Brano citato:
Proporre al farmacista una retribuzione migliore. Parto da questo punto perché rappresenta la variabile più importante. Pensare di essere attrattivi puntando soltanto sul progetto professionale, sul brand o sul modello di business è sbagliato: nessun candidato accetta di cambiare lavoro soltanto per sfida professionale, se accanto non c’è anche un crescita economica. Leggo che è in vista l’apertura delle trattative per il rinnovo del Ccnl e che in cima alle richieste c’è la rivalutazione dei trattamenti, ma a quanto ammonterà questa rivalutazione? Dubito che potrà modificare significativamente il potere d’acquisto dei salariati, quindi meglio che i titolari comincino a proporre a tutto il team la condivisione del rischio imprenditoriale, impostando obiettivi quantitativi e qualitativi (perché non conta solo il fatturato) per fare in modo che a fine mese/trimestre la busta paga del farmacista sia più robusta.

Sempre nella stessa ottica, le farmacie più evolute potrebbero proporre ai collaboratori delle quote della società di gestione, conferendo specifiche deleghe su innovazione, sviluppo dei servizi, digitalizzazione. I farmacisti giovani sono molto più attenti a questi temi e spesso più competenti del titolare, se si dà loro responsabilità e fiducia crescono le competenze all’interno della squadra e cresce anche la farmacia stessa. Capisco che questa opzione sia complicata, complessa e non banale, ma la situazione è grave e urgono formule non ancora cavalcate. Anche il welfare personalizzato è una strategia che – soprattutto le catene – stanno attuando con un relativo successo. Ma è bene dirlo, la retribuzione batte il welfare (se si può quindi meglio investire nella prima).

Compiti:
[a] Secondo il brano sulla retribuzione dei farmacisti, perché conviene che i titolari propongano a tutto il team la condivisione del rischio imprenditoriale? Rispondi in una, due o tre frasi.
[b] Prosegui il brano sulla retribuzione dei farmacisti a partire dalla sua ultima frase.
I record non hanno alcun legame con il brano.

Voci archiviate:
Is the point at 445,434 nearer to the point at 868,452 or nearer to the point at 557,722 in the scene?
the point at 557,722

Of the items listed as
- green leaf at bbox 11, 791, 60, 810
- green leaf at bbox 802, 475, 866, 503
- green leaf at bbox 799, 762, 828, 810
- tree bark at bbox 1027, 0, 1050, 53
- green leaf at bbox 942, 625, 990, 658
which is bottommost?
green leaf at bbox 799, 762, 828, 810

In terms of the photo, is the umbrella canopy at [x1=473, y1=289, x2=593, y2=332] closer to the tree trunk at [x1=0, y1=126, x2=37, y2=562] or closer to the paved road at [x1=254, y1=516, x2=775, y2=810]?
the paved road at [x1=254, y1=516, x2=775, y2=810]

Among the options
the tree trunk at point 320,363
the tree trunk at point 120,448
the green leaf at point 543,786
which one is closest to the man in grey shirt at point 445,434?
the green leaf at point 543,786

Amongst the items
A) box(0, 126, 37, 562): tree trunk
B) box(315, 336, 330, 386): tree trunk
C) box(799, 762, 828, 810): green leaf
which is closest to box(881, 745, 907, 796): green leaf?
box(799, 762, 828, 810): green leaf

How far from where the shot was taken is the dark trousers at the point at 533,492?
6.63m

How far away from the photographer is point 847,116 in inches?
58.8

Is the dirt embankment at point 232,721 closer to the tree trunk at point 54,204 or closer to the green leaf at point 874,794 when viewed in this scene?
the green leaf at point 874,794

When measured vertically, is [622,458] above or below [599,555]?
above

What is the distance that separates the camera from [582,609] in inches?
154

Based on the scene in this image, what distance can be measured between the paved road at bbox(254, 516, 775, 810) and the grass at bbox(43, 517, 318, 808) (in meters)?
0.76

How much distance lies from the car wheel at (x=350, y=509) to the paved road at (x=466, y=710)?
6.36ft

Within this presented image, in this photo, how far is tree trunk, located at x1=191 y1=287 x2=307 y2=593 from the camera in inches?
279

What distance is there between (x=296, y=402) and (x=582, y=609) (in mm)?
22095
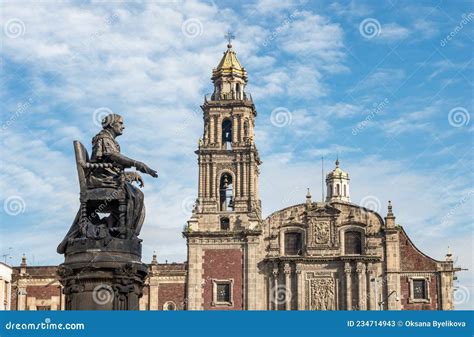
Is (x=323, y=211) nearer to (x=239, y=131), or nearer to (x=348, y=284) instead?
(x=348, y=284)

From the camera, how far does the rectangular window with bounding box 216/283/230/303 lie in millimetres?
53938

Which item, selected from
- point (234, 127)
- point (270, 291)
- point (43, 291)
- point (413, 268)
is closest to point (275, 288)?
point (270, 291)

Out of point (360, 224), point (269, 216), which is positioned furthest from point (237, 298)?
point (360, 224)

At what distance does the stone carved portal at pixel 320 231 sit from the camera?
54969 millimetres

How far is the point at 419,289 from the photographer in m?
54.3

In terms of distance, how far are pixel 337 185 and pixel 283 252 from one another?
504 inches

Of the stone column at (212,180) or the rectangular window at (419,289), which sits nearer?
the rectangular window at (419,289)

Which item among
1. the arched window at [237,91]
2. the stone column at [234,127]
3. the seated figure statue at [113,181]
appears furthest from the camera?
the arched window at [237,91]

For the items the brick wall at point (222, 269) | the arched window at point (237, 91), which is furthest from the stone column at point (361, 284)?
the arched window at point (237, 91)

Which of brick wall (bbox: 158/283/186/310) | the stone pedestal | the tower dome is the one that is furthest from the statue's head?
the tower dome

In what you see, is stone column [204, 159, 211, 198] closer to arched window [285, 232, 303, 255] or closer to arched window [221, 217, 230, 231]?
arched window [221, 217, 230, 231]

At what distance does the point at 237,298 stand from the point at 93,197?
132 feet

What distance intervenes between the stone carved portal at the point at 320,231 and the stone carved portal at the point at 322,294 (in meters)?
2.33

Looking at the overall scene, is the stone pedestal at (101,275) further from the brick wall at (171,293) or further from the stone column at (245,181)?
the brick wall at (171,293)
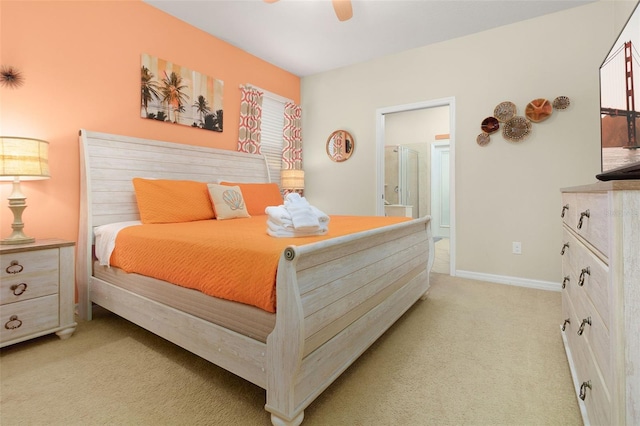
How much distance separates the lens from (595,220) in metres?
1.10

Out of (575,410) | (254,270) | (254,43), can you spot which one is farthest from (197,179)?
(575,410)

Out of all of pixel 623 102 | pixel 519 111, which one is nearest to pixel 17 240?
pixel 623 102

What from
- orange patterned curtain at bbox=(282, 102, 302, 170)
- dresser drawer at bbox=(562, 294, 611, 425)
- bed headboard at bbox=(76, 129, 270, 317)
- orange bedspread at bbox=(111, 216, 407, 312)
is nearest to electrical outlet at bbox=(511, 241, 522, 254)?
dresser drawer at bbox=(562, 294, 611, 425)

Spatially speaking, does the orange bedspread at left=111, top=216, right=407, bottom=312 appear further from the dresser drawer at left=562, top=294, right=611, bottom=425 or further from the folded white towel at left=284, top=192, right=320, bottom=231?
the dresser drawer at left=562, top=294, right=611, bottom=425

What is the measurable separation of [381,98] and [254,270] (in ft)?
11.4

Risposte attese:
[a] La rivalutazione dei trattamenti, richiesta in vista del rinnovo del Ccnl, difficilmente potrà modificare in modo significativo il potere d'acquisto dei salariati. Con obiettivi quantitativi e qualitativi condivisi, invece, a fine mese o trimestre la busta paga del farmacista risulterebbe più robusta.

[b]
Crescita professionale. La farmacia è un’azienda piccola, con pochi ruoli. Diventa quindi fisiologico che il percorso che il farmacista può calcare preveda poche opzioni, numerabili forse sulle dita di una mano nella migliore delle ipotesi (nelle catene: farmacista, responsabile di reparto, direttore, area manager e district manager). Su questo punto quindi non credo che si possa pensare a una rivoluzione; punterei allora sulla creatività, organizzando ruoli e responsabilità di team e facendo ruotare le persone per dare modo di vivere crescite verticali e spostamenti orizzontali e in questo modo condividere le conoscenze.

Formazione. È un punto strategico per ogni azienda e quindi non smetterei mai di investire in questa direzione. Credo che oggi catene e reti siano già orientare per dare ai loro team e ai farmacisti le competenze necessarie a stare sul mercato. Responsabilità di ogni farmacista è cogliere queste possibilità, che spesso sono anche gratuite e di livello, per restare aggiornato e
competitivo.

Infine, lo ripeto da tempo a tutte le aziende: le persone cambiano lavoro e quindi se ne andranno. Si è abbassato notevolmente – e per fortuna – il tempo medio di permanenza di un dipendente in azienda. Attualmente in Italia è ancora alta (12 anni contro i 3/5 degli Usa) ma è un bene per le persone, per le aziende e infine per il paese che si cambi periodicamente lavoro e organizzazione, ci si confronti con nuove realtà e nuove sfide professionali, si affrontino problemi complessi da punti di vista diversi e con team eterogenei: così nascono le nuove idee e si fa innovazione. Quindi non abbiate l’aspettativa che i vostri dipendenti rimangano per sempre in azienda: il cambiamento, se non è mordi e fuggi, è un bene per tutti.